The recent murder and assaults on the AT are disturbing and tragic, and hikers should always be alert to their surroundings, whether in town or deep in the woods. But would-be thru-hikers (and their friends and families) should know that, any way you look at it, the trail is not just “relatively” safe, but extraordinarily safe.
Drew Smith says
Hey Clay – the problem with your calculation is that it doesn’t take time into account. The average person in the US spends at least 360 days per year in the US. The 3M visitors to the AT don’t spend anywhere near that time on the AT. I would guess the vast majority are day hikers.
Your larger point is still well-taken, however. If all 3M are day-hikers (the lower limit scenario), the AT murder rate should be multiplied by 360 to get a rate comparable to the US murder rate – 0.0072 x 360 = 2.6/100K/year, still less than half the general US rate. If the average user spends 2 days on the trail, then the AT rate is cut in half, etc.
Clay Bonnyman Evans says
Hey, Drew. Thanks for commenting.
Yes, you’re right; one of many potential pitfalls that I anticipated while writing the piece (a couple of other good critiques have been posted on The Trek, and I’ve responded to them).

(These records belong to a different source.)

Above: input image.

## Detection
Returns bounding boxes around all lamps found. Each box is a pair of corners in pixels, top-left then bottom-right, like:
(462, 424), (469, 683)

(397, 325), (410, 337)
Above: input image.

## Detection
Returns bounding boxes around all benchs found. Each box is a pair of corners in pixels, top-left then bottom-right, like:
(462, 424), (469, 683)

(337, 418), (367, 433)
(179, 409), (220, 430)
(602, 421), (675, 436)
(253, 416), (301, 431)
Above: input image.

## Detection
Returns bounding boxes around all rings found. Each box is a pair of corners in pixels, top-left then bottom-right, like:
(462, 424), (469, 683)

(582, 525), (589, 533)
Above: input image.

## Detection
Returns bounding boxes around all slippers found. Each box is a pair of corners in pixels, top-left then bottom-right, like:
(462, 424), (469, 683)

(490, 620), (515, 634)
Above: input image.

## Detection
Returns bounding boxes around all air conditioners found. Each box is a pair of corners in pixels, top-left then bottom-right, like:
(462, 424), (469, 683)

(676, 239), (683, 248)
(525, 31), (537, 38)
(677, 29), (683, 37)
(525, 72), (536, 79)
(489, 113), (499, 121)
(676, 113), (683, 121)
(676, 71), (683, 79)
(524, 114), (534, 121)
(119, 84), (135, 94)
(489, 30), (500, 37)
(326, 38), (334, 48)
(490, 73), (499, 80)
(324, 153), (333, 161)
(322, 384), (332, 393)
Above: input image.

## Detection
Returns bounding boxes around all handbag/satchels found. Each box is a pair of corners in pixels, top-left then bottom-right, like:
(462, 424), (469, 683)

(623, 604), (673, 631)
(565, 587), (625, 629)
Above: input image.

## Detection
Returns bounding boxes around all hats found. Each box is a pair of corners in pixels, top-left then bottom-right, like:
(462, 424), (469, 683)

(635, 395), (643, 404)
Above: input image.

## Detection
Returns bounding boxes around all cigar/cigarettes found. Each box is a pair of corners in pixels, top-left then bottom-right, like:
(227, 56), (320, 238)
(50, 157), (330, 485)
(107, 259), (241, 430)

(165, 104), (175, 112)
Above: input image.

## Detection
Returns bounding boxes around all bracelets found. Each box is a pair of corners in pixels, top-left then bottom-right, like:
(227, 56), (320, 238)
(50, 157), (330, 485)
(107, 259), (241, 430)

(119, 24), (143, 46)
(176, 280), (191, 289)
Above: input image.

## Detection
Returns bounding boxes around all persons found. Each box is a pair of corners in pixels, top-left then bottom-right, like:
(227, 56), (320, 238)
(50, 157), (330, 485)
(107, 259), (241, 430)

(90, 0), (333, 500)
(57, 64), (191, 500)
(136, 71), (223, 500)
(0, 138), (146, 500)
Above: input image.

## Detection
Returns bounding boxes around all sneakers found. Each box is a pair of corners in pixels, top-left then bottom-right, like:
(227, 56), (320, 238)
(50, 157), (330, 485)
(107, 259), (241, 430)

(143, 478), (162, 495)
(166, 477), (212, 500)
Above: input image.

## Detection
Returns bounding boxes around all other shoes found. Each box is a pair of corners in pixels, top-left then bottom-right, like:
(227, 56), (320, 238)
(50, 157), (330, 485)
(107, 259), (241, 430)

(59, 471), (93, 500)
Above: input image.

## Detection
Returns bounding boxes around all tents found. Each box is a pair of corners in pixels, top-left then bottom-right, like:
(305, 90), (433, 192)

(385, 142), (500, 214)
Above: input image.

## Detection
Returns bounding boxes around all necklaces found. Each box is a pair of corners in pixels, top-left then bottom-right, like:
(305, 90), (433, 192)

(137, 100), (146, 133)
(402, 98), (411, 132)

There are many ways to poke holes in this “back of the napkin” methodology. And yet, the numbers are so stark, that I still think it illustrates the basic point that the trail is wildly safer than any urban area in the country.
In thinking about this, I decided that one way to look at it might be (not that such data is available) the average number of people an AT hiker encounters every day vs. an “average” person living in a city or town.
I don’t think we could come up with credible numbers to do that (though I might be wrong). Anecdotally, however, I can compare the number of people I personally encounter every day of my “real” life vs. trail life, and honestly, I suspect that I encounter more people, on average, on trail than in my life.
Anyway, like I say, many ways to poke holes in the eye-popping numbers, but I strongly suspect that a finer-grained effort by a *real* statistician would still reveal that the AT is orders of magnitude safer than any city in the US.